WHAT TO PRODUCE: Please retype the whole listing so that it matches the original exactly.

LISTED RECORDS:
++++++++

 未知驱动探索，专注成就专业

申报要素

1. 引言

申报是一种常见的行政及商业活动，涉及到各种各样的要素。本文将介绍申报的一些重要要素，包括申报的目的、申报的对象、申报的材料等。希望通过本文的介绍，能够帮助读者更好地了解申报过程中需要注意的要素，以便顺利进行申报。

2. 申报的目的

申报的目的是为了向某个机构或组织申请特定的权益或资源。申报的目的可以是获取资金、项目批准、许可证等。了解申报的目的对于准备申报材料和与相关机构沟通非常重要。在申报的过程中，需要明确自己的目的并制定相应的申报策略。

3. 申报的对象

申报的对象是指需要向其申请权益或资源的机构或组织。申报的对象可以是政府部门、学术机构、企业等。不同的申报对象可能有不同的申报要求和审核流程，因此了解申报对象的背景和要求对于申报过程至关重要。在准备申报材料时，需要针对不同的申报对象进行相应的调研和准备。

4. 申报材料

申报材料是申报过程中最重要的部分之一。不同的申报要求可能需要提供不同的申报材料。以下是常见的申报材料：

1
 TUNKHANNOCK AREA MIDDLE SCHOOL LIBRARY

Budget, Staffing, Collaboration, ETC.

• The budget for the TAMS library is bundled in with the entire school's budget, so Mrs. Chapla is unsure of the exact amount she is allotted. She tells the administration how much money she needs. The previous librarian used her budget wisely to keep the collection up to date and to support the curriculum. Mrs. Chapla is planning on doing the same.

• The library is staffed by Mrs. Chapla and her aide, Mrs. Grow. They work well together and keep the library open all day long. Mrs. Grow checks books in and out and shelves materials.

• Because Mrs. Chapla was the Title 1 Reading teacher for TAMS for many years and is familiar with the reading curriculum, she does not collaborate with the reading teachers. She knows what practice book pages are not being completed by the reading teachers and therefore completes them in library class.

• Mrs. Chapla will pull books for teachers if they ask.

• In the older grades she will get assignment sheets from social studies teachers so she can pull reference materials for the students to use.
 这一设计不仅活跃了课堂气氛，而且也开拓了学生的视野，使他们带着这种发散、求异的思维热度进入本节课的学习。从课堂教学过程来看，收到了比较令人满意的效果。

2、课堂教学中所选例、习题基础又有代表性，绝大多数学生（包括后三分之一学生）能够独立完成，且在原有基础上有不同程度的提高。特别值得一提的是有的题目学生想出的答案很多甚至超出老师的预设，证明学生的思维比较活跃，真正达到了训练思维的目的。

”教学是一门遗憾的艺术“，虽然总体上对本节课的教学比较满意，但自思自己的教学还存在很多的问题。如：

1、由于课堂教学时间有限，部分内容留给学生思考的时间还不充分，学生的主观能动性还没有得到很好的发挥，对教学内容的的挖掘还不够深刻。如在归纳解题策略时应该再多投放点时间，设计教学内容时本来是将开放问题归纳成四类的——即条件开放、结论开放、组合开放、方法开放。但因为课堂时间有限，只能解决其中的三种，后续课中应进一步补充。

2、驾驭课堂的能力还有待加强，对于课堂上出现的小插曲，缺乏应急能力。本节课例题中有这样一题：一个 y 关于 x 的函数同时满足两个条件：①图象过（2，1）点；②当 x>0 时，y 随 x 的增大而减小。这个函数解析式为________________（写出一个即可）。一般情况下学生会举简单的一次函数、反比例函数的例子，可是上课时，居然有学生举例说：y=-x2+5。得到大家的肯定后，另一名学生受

++++++++

EXERCISE RESPONSE:
 未知驱动探索，专注成就专业

申报要素

1. 引言

申报是一种常见的行政及商业活动，涉及到各种各样的要素。本文将介绍申报的一些重要要素，包括申报的目的、申报的对象、申报的材料等。希望通过本文的介绍，能够帮助读者更好地了解申报过程中需要注意的要素，以便顺利进行申报。

2. 申报的目的

申报的目的是为了向某个机构或组织申请特定的权益或资源。申报的目的可以是获取资金、项目批准、许可证等。了解申报的目的对于准备申报材料和与相关机构沟通非常重要。在申报的过程中，需要明确自己的目的并制定相应的申报策略。

3. 申报的对象

申报的对象是指需要向其申请权益或资源的机构或组织。申报的对象可以是政府部门、学术机构、企业等。不同的申报对象可能有不同的申报要求和审核流程，因此了解申报对象的背景和要求对于申报过程至关重要。在准备申报材料时，需要针对不同的申报对象进行相应的调研和准备。

4. 申报材料

申报材料是申报过程中最重要的部分之一。不同的申报要求可能需要提供不同的申报材料。以下是常见的申报材料：

1
 TUNKHANNOCK AREA MIDDLE SCHOOL LIBRARY

Budget, Staffing, Collaboration, ETC.

• The budget for the TAMS library is bundled in with the entire school's budget, so Mrs. Chapla is unsure of the exact amount she is allotted. She tells the administration how much money she needs. The previous librarian used her budget wisely to keep the collection up to date and to support the curriculum. Mrs. Chapla is planning on doing the same.

• The library is staffed by Mrs. Chapla and her aide, Mrs. Grow. They work well together and keep the library open all day long. Mrs. Grow checks books in and out and shelves materials.

• Because Mrs. Chapla was the Title 1 Reading teacher for TAMS for many years and is familiar with the reading curriculum, she does not collaborate with the reading teachers. She knows what practice book pages are not being completed by the reading teachers and therefore completes them in library class.

• Mrs. Chapla will pull books for teachers if they ask.

• In the older grades she will get assignment sheets from social studies teachers so she can pull reference materials for the students to use.
 这一设计不仅活跃了课堂气氛，而且也开拓了学生的视野，使他们带着这种发散、求异的思维热度进入本节课的学习。从课堂教学过程来看，收到了比较令人满意的效果。

2、课堂教学中所选例、习题基础又有代表性，绝大多数学生（包括后三分之一学生）能够独立完成，且在原有基础上有不同程度的提高。特别值得一提的是有的题目学生想出的答案很多甚至超出老师的预设，证明学生的思维比较活跃，真正达到了训练思维的目的。

”教学是一门遗憾的艺术“，虽然总体上对本节课的教学比较满意，但自思自己的教学还存在很多的问题。如：

1、由于课堂教学时间有限，部分内容留给学生思考的时间还不充分，学生的主观能动性还没有得到很好的发挥，对教学内容的的挖掘还不够深刻。如在归纳解题策略时应该再多投放点时间，设计教学内容时本来是将开放问题归纳成四类的——即条件开放、结论开放、组合开放、方法开放。但因为课堂时间有限，只能解决其中的三种，后续课中应进一步补充。

2、驾驭课堂的能力还有待加强，对于课堂上出现的小插曲，缺乏应急能力。本节课例题中有这样一题：一个 y 关于 x 的函数同时满足两个条件：①图象过（2，1）点；②当 x>0 时，y 随 x 的增大而减小。这个函数解析式为________________（写出一个即可）。一般情况下学生会举简单的一次函数、反比例函数的例子，可是上课时，居然有学生举例说：y=-x2+5。得到大家的肯定后，另一名学生受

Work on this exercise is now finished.